Listed entries ::
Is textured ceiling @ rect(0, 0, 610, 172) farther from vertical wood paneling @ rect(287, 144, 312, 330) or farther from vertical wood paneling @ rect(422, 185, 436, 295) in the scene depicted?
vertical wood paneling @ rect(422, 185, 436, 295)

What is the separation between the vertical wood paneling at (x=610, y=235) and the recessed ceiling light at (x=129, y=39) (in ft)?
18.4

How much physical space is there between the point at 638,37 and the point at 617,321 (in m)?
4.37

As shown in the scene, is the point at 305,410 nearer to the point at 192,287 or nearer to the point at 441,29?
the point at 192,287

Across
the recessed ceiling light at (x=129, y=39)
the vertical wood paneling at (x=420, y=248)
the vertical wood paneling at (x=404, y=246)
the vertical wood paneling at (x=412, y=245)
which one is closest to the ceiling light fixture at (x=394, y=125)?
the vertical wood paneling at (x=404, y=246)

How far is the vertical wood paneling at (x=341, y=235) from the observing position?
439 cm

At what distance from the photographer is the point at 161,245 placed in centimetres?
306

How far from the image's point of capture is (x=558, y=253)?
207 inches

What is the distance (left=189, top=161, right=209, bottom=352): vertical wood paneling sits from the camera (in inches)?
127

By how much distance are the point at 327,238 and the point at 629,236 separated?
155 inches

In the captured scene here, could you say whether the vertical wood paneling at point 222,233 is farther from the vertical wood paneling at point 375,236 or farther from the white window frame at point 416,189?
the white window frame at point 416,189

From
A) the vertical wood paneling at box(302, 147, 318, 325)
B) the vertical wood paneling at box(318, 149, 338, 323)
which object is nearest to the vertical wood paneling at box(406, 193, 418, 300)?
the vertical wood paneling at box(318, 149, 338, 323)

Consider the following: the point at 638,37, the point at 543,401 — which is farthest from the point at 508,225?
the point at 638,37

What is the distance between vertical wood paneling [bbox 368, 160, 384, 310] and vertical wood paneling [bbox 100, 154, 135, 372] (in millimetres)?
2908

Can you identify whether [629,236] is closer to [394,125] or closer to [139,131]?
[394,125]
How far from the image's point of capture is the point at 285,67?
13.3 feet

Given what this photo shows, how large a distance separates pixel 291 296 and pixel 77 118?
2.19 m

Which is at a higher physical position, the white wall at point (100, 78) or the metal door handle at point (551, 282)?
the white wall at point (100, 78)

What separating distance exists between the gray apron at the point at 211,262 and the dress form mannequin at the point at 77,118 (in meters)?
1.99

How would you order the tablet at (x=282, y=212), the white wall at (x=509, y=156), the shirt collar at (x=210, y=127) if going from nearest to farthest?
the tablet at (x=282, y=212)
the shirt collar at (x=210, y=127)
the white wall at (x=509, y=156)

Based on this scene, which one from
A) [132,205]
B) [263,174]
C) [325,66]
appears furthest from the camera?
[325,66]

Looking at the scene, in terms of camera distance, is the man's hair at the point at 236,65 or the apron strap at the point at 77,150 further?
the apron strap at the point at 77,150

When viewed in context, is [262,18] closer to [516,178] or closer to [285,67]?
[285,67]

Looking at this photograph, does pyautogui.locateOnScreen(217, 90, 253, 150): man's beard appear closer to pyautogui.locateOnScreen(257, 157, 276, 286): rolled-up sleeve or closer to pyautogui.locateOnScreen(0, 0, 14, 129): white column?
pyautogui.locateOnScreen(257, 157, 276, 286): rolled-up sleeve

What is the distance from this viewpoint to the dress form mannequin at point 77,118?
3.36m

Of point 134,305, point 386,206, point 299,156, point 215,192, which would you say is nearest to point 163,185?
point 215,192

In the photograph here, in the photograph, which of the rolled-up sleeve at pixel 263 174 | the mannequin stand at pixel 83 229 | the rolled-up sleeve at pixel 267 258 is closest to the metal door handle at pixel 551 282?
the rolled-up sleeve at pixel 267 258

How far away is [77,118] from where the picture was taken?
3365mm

Objective :: Render the listing above as a JSON list of strings, one string per line, leaving out blank lines.

Worked solution ::
[
  "Is textured ceiling @ rect(0, 0, 610, 172) farther from vertical wood paneling @ rect(287, 144, 312, 330) or farther from vertical wood paneling @ rect(422, 185, 436, 295) in the scene depicted?",
  "vertical wood paneling @ rect(422, 185, 436, 295)",
  "What is the separation between the vertical wood paneling at (x=610, y=235) and the recessed ceiling light at (x=129, y=39) (in ft)?",
  "18.4",
  "How much physical space is there between the point at 638,37 and the point at 617,321 (in m)?",
  "4.37",
  "As shown in the scene, is the point at 305,410 nearer to the point at 192,287 or nearer to the point at 441,29?",
  "the point at 192,287",
  "Across",
  "the recessed ceiling light at (x=129, y=39)",
  "the vertical wood paneling at (x=420, y=248)",
  "the vertical wood paneling at (x=404, y=246)",
  "the vertical wood paneling at (x=412, y=245)",
  "which one is closest to the ceiling light fixture at (x=394, y=125)?",
  "the vertical wood paneling at (x=404, y=246)",
  "How far is the vertical wood paneling at (x=341, y=235) from the observing position?",
  "439 cm",
  "At what distance from the photographer is the point at 161,245 placed in centimetres?",
  "306",
  "How far from the image's point of capture is (x=558, y=253)?",
  "207 inches",
  "What is the distance (left=189, top=161, right=209, bottom=352): vertical wood paneling sits from the camera (in inches)?",
  "127",
  "By how much distance are the point at 327,238 and the point at 629,236 separated?",
  "155 inches",
  "In the captured scene here, could you say whether the vertical wood paneling at point 222,233 is farther from the vertical wood paneling at point 375,236 or farther from the white window frame at point 416,189?",
  "the white window frame at point 416,189",
  "From",
  "A) the vertical wood paneling at box(302, 147, 318, 325)",
  "B) the vertical wood paneling at box(318, 149, 338, 323)",
  "which object is nearest to the vertical wood paneling at box(406, 193, 418, 300)?",
  "the vertical wood paneling at box(318, 149, 338, 323)",
  "Consider the following: the point at 638,37, the point at 543,401 — which is farthest from the point at 508,225?",
  "the point at 638,37",
  "What is the distance between vertical wood paneling [bbox 368, 160, 384, 310] and vertical wood paneling [bbox 100, 154, 135, 372] (in millimetres)?",
  "2908",
  "Can you identify whether [629,236] is closer to [394,125] or closer to [139,131]?",
  "[394,125]",
  "How far from the image's point of capture is the point at 285,67?",
  "13.3 feet",
  "Given what this photo shows, how large a distance separates pixel 291 296 and pixel 77 118?",
  "2.19 m",
  "Which is at a higher physical position, the white wall at point (100, 78) or the metal door handle at point (551, 282)?",
  "the white wall at point (100, 78)",
  "What separating distance exists between the gray apron at the point at 211,262 and the dress form mannequin at the point at 77,118 (in meters)?",
  "1.99",
  "How would you order the tablet at (x=282, y=212), the white wall at (x=509, y=156), the shirt collar at (x=210, y=127) if going from nearest to farthest?",
  "the tablet at (x=282, y=212)",
  "the shirt collar at (x=210, y=127)",
  "the white wall at (x=509, y=156)",
  "Based on this scene, which one from",
  "A) [132,205]",
  "B) [263,174]",
  "C) [325,66]",
  "appears furthest from the camera?",
  "[325,66]",
  "Looking at the scene, in terms of camera distance, is the man's hair at the point at 236,65 or the apron strap at the point at 77,150 further?",
  "the apron strap at the point at 77,150",
  "When viewed in context, is [262,18] closer to [516,178] or closer to [285,67]?",
  "[285,67]",
  "Looking at this photograph, does pyautogui.locateOnScreen(217, 90, 253, 150): man's beard appear closer to pyautogui.locateOnScreen(257, 157, 276, 286): rolled-up sleeve or closer to pyautogui.locateOnScreen(0, 0, 14, 129): white column?",
  "pyautogui.locateOnScreen(257, 157, 276, 286): rolled-up sleeve",
  "What is the distance from this viewpoint to the dress form mannequin at point 77,118?",
  "3.36m",
  "Of point 134,305, point 386,206, point 299,156, point 215,192, which would you say is nearest to point 163,185?",
  "point 215,192",
  "In the photograph here, in the photograph, which of the rolled-up sleeve at pixel 263 174 | the mannequin stand at pixel 83 229 | the rolled-up sleeve at pixel 267 258 is closest to the metal door handle at pixel 551 282?",
  "the rolled-up sleeve at pixel 267 258",
  "How far away is [77,118] from where the picture was taken?",
  "3365mm"
]